The city Economic Development Corp., which administers the corporate park, has proposed a special zoning district designed to preserve many of the developmental restrictions in place under an urban renewal plan, which expires in April.
But while CB 7’s College Point Task Force is eager to move the proposal ahead, Avella said the city plan opens the door for adult establishments and heavy industrial businesses that will drag down the quality of life for the surrounding neighborhoods.
“The quality of life for these neighborhoods is not what it used to be because of the corporate park. How much more can these neighborhoods take?” Avella said.
CB 7 College Point Task Force Chairman Chuck Apelian said the special zoning district proposed by the city may not be perfect, but will adequately maintain the restrictions that have been in place at the 550−acre site since 1969.
The corporate park is home to some of Queens’ largest individual employers, including The New York Times printing plant, Scandinavian construction firm Skanska and Crystal Windows and Doors Systems.

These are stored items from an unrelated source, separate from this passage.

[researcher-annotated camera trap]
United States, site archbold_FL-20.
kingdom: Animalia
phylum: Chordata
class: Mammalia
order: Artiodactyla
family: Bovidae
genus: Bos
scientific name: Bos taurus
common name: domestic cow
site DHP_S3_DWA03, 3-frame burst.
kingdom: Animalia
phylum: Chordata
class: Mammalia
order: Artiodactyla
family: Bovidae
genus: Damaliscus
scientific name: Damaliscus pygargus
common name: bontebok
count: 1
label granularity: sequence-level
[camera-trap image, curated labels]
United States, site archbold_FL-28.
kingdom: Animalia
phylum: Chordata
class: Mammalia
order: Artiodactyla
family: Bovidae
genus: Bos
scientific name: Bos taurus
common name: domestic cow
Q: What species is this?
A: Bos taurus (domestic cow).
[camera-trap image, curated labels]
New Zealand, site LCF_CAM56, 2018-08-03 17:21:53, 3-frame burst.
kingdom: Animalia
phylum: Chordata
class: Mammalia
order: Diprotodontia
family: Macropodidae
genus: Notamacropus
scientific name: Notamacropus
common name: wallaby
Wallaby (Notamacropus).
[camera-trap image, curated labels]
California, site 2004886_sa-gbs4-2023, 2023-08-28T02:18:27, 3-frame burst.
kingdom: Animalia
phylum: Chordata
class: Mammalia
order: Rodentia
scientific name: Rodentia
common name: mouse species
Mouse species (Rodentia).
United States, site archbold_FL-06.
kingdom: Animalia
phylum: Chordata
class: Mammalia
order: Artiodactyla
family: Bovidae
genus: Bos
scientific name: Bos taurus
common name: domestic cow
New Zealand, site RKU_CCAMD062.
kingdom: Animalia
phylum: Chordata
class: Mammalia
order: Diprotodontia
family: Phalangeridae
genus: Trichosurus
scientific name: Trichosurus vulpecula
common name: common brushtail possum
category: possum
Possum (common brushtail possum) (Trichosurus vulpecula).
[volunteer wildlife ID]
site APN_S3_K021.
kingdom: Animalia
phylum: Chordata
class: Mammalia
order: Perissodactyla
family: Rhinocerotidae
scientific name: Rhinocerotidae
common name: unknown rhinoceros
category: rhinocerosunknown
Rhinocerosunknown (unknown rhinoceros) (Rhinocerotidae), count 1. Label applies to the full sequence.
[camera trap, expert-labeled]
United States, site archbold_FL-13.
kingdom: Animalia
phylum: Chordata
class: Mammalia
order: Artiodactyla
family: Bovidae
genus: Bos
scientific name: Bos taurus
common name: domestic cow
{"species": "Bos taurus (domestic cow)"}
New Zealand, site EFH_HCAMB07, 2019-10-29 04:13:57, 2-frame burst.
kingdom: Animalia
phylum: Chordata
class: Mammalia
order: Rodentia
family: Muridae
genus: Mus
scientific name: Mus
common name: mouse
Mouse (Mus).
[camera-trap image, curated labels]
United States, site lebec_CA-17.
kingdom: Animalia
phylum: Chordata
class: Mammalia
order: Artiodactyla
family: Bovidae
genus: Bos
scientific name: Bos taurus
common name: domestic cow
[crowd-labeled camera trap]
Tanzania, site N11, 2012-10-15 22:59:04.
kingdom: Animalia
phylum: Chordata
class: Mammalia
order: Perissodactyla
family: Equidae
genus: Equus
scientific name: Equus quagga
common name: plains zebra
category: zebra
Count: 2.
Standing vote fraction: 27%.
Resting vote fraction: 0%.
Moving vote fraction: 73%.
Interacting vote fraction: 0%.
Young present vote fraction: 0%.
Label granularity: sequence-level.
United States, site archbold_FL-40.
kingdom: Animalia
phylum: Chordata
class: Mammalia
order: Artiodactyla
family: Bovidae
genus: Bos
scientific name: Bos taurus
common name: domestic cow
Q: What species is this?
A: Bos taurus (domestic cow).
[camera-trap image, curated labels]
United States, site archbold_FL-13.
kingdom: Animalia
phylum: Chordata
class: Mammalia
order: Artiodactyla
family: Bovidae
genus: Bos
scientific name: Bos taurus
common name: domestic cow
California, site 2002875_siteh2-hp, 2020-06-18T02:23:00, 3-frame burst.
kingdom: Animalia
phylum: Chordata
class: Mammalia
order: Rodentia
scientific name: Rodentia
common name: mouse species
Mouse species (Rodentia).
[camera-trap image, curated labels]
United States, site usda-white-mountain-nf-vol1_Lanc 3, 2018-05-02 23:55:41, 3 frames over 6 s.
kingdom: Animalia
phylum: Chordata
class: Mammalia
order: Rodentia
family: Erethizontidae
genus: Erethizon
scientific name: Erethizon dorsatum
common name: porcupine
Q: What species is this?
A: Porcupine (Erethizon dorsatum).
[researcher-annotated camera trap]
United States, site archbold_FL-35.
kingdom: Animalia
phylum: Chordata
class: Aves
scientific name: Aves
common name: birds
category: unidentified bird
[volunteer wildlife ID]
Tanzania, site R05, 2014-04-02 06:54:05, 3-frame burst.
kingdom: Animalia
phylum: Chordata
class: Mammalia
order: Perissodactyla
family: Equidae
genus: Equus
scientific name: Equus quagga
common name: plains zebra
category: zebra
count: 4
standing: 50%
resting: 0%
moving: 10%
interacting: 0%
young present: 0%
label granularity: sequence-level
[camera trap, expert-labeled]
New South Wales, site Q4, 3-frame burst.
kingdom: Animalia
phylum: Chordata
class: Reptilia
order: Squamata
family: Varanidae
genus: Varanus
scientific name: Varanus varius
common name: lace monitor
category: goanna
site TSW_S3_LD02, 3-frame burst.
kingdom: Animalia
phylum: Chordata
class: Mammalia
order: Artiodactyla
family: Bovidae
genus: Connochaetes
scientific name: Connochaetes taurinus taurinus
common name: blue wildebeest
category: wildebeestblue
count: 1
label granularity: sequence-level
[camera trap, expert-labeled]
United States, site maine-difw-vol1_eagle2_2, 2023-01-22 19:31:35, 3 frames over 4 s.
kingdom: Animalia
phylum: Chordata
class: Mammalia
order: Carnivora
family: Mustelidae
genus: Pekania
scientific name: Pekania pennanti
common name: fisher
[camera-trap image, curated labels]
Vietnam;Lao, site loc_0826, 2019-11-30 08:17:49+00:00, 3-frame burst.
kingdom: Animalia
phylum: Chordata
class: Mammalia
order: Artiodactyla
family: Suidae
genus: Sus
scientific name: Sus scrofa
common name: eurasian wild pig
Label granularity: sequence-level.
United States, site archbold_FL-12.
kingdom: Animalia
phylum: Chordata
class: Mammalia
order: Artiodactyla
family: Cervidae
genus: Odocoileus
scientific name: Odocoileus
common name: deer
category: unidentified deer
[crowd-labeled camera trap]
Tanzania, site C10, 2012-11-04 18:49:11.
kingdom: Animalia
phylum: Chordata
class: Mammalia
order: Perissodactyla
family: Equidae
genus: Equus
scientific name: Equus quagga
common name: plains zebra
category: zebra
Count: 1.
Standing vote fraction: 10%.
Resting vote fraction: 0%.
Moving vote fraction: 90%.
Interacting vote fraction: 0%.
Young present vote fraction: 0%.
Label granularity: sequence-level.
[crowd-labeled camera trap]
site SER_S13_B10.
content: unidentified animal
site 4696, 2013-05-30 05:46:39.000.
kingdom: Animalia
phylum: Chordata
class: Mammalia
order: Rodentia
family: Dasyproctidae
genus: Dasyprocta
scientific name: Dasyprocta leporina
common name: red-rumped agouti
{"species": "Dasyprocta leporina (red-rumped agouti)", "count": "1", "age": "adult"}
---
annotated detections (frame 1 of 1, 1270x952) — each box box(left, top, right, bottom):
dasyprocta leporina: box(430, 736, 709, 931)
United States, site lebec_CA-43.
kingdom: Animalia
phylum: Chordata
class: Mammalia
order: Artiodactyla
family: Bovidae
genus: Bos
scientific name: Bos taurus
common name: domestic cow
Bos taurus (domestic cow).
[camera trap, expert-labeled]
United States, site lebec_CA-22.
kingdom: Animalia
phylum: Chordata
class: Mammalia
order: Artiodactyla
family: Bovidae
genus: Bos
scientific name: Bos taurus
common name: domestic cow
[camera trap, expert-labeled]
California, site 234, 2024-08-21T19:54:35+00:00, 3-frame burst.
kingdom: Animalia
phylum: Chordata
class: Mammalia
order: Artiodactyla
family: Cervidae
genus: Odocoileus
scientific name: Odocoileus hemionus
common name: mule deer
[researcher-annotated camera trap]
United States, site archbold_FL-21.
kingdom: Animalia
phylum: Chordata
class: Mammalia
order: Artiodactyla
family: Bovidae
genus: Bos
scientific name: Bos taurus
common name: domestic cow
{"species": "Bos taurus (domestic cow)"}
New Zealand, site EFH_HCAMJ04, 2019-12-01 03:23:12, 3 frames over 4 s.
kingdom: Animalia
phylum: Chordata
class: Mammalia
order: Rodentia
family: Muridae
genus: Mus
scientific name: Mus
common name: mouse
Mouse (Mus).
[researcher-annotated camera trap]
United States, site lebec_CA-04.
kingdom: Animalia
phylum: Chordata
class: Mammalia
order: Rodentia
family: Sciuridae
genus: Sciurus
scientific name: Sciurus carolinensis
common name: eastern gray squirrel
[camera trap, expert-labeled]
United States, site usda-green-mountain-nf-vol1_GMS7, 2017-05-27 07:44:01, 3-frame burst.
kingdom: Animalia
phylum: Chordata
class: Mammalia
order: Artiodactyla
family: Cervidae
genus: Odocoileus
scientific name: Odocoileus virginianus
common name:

The urban renewal plan has restricted development in the area to mainly commercial and light manufacturing and excludes uses like auto−salvage yards and other heavy industrial uses and adult establishments such as strip clubs, which the special zoning district does not specifically address.
“The idea was to basically mimic or improve on the existing regulations and this does a pretty good job of that. I’d expect we’re going to vote in favor of it with recommendations,” Apelian said. “The way [the task force] sees it, adult establishments are allowed by the First Amendment and we just don’t feel like it’s our place to rule on that. Avella is still making that an issue, but it’s something that’s more of a citywide issue, so we’re choosing not to get involved.”
Avella said he can understand the board wanting to move the project along, but allowing minor elements to slip through the cracks is disappointing.
“I don’t think rolling over is the best way to go. If you roll over with the administration, they’ll just ignore you,” Avella said. “I think when the people find out what the mayor is planning to do to them, they’ll be very angry.”
Avella said he also wants to see language in the special zoning district that would bar the city from relocating businesses from Willets Point to the Corporate Park. The city plans to move five Willets Point businesses to the corporate park, which Avella said is unacceptable.
“The mayor runs around saying all the Willets Point businesses are urban blights, and now he turns around and just wants to pass these blights on to every other community in Queens,” he said.
The proposal to move the Willets Point businesses, however, is separate from the special zoning district and Apelian said he expects the board will have ample opportunity to review, and if necessary, reject the proposal.